■ Set of tasks
A) Output the part of the passage on charisma and democracy between "Charisma isn’t the" and "not the person.", inclusive, copying it word for word.
B) In the passage on charisma and democracy, what did elected officials and academics in postwar West Germany embrace?

We can hope, as Bell does, for charismatic leaders who will use their powers for good. But the reason that feels unsatisfying is that it doesn’t resolve the tension we sense between the structure of charismatic feeling and the equality that’s supposed to define democratic life. Two hundred years ago, that conflict could be overlooked: The very first modern democratic states needed legitimacy, and post-revolutionary citizens hungered for facsimile kings. Our situation and its psychological demands are different. In the twenty-first century, we’re tasked not with creating democracies from scratch but rather sustaining them under pressure, healing their wounds, and falling back in love with each other as citizens and friends.


Charisma isn’t the only model we have for deciding how and when and which political emotions are legitimate, although it’s easily the most familiar. The hierarchical structure is hard to escape. In postwar West Germany, elected officials and academics–determined to avoid another Hitler–embraced constitutional patriotism, or Verfassungspatriotismus. Philosophers like Jürgen Habermas wondered if citizens couldn’t find a safer and more worthy object of their strong feelings: not a great personality, but rather the liberal state, the democratic constitution, the idea of public reasoning itself. Transfer your enthusiasm to the procedures, not the person.

(Stored items)
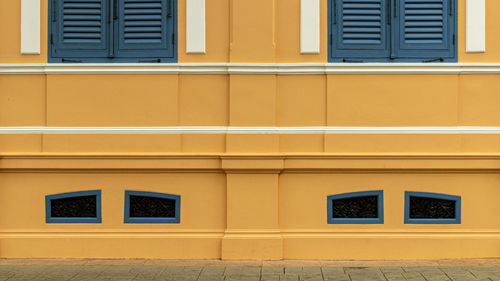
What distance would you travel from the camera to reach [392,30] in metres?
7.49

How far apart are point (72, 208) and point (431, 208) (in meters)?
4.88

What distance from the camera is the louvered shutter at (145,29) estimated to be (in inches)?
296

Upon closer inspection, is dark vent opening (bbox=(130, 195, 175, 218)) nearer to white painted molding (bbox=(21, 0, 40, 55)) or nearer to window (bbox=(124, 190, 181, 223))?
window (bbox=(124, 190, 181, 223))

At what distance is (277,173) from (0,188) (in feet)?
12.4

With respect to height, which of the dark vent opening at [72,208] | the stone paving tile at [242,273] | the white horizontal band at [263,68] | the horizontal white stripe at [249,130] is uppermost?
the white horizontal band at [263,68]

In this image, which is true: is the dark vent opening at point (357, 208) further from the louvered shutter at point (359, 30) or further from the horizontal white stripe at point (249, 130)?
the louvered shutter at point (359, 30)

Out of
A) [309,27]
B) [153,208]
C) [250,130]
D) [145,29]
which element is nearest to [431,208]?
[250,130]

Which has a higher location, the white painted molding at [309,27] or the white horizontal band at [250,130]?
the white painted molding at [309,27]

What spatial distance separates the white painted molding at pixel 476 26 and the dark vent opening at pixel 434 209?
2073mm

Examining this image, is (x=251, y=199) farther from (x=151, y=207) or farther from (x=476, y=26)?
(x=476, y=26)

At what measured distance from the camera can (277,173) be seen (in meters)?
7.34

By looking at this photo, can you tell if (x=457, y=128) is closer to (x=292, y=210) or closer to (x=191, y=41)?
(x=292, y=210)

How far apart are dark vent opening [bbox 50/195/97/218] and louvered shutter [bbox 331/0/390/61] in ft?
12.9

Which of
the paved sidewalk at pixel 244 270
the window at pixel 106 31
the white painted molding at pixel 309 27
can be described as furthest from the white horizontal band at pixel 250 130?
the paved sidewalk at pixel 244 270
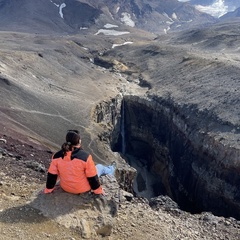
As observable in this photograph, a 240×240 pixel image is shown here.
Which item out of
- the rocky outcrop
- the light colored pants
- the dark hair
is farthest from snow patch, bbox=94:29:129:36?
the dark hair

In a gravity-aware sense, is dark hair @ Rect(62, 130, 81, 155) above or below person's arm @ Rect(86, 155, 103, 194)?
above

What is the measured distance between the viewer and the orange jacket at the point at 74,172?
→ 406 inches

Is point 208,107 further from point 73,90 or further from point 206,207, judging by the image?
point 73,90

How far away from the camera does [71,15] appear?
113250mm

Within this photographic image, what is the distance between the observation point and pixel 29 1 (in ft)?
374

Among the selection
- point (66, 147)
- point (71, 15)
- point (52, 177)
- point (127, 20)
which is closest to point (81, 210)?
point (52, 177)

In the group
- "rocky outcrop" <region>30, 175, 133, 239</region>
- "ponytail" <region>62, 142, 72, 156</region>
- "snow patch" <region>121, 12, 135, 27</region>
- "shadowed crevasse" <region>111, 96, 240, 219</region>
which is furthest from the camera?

---

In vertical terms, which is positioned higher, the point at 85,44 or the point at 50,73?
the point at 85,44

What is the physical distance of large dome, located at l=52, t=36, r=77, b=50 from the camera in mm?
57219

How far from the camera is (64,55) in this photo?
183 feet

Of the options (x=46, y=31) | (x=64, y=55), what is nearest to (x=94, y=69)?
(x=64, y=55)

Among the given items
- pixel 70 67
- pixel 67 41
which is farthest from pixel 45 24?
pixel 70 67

■ Responses to the exercise
A)
Charisma isn’t the only model we have for deciding how and when and which political emotions are legitimate, although it’s easily the most familiar. The hierarchical structure is hard to escape. In postwar West Germany, elected officials and academics–determined to avoid another Hitler–embraced constitutional patriotism, or Verfassungspatriotismus. Philosophers like Jürgen Habermas wondered if citizens couldn’t find a safer and more worthy object of their strong feelings: not a great personality, but rather the liberal state, the democratic constitution, the idea of public reasoning itself. Transfer your enthusiasm to the procedures, not the person.

B) Constitutional patriotism, or Verfassungspatriotismus.